Pengumuman Jadwal Ibadah Selama Masa Transisi PSBB... Ibadah Minggu akan dilakukan 2x.. Pukul 08.00 WIB dan 10.00 WIB... Info lengkap klik / ketuk tulisan ini

Hanya Dekat Allah aku Tenang

Renungan Biston

Jumat, 15 Maret 2019

Pembicara : Pdm. Muradi S

Mazmur 62:1-12 (TB) Untuk pemimpin biduan. Menurut: Yedutun. Mazmur Daud. (62-2) Hanya dekat Allah saja aku tenang, dari pada-Nyalah keselamatanku. 
(62-3) Hanya Dialah gunung batuku dan keselamatanku, kota bentengku, aku tidak akan goyah. 
(62-4) Berapa lamakah kamu hendak menyerbu seseorang, hendak meremukkan dia, hai kamu sekalian, seperti terhadap dinding yang miring, terhadap tembok yang hendak roboh? 
(62-5) Mereka hanya bermaksud menghempaskan dia dari kedudukannya yang tinggi; mereka suka kepada dusta; dengan mulutnya mereka memberkati, tetapi dalam hatinya mereka mengutuki. Sela 
(62-6) Hanya pada Allah saja kiranya aku tenang, sebab dari pada-Nyalah harapanku. 
(62-7) Hanya Dialah gunung batuku dan keselamatanku, kota bentengku, aku tidak akan goyah. 
(62-8) Pada Allah ada keselamatanku dan kemuliaanku; gunung batu kekuatanku, tempat perlindunganku ialah Allah. 
(62-9) Percayalah kepada-Nya setiap waktu, hai umat, curahkanlah isi hatimu di hadapan-Nya; Allah ialah tempat perlindungan kita. Sela 
(62-10) Hanya angin saja orang-orang yang hina, suatu dusta saja orang-orang yang mulia. Pada neraca mereka naik ke atas, mereka sekalian lebih ringan dari pada angin. 
(62-11) Janganlah percaya kepada pemerasan, janganlah menaruh harap yang sia-sia kepada perampasan; apabila harta makin bertambah, janganlah hatimu melekat padanya. 
(62-12) Satu kali Allah berfirman, dua hal yang aku dengar: bahwa kuasa dari Allah asalnya, 
(62-13) dan dari pada-Mu juga kasih setia, ya Tuhan; sebab Engkau membalas setiap orang menurut perbuatannya. 

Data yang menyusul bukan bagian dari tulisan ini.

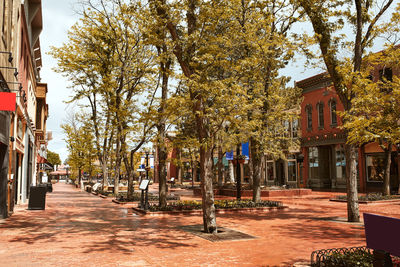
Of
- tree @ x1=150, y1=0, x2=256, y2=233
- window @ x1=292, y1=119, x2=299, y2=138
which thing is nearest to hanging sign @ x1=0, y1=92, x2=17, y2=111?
tree @ x1=150, y1=0, x2=256, y2=233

Ayat 2 dan 3 yang mengatakan :

Mazmur 62:1-2 (TB) Untuk pemimpin biduan. Menurut: Yedutun. Mazmur Daud. (62-2) Hanya dekat Allah saja aku tenang, dari pada-Nyalah keselamatanku. 
(62-3) Hanya Dialah gunung batuku dan keselamatanku, kota bentengku, aku tidak akan goyah. 

Kita sebagai orang Kristen, mengerti bahwa Tuhan adalah sumber kekuatan kita, Tuhan adalah gunung batu dan kota benteng sehingga kita bisa kuat dan tidak goyah.

Tetapi kita sering lupa kata “hanya”.

Hanya dekat Allah aku tenang.
Hanya Dia gunung batu keselamatanku,
Hanya Dia yang menguatkan aku sehingga aku tidak goyah.

Kata “hanya” di kedua ayat di atas artinya Tuhanlah satu-satunya. Kita mengandalkan Tuhan dan percaya Tuhan sepenuh hati.

1 Raja-raja 11:4 (TB) Sebab pada waktu Salomo sudah tua, isteri-isterinya itu mencondongkan hatinya kepada allah-allah lain, sehingga ia tidak dengan sepenuh hati berpaut kepada TUHAN, Allahnya, seperti Daud, ayahnya. 

Salomo dengan segala kelimpahan berkatnya terus menurun keadaannya.

Karena dia tidak memakai kata “hanya” dalam hubungannya dengan Tuhan. Istri-istrinya mencondongkan hatinya kepada allah-allah lain.

Tuhan bukan hanya satu-satunya yang dia andalkan, tetapi ada allah-allah lain.

Kitapun akan semakin lemah pada saat kita tidak mengandalkan Tuhan sepenuh hati.

Salomo tidak sepenuh hati terpaut pada Tuhan sehingga hidupnya makin lemah.

Kisah Para Rasul 3:6 (TB) Tetapi Petrus berkata: “Emas dan perak tidak ada padaku, tetapi apa yang kupunyai, kuberikan kepadamu: Demi nama Yesus Kristus, orang Nazaret itu, berjalanlah!” 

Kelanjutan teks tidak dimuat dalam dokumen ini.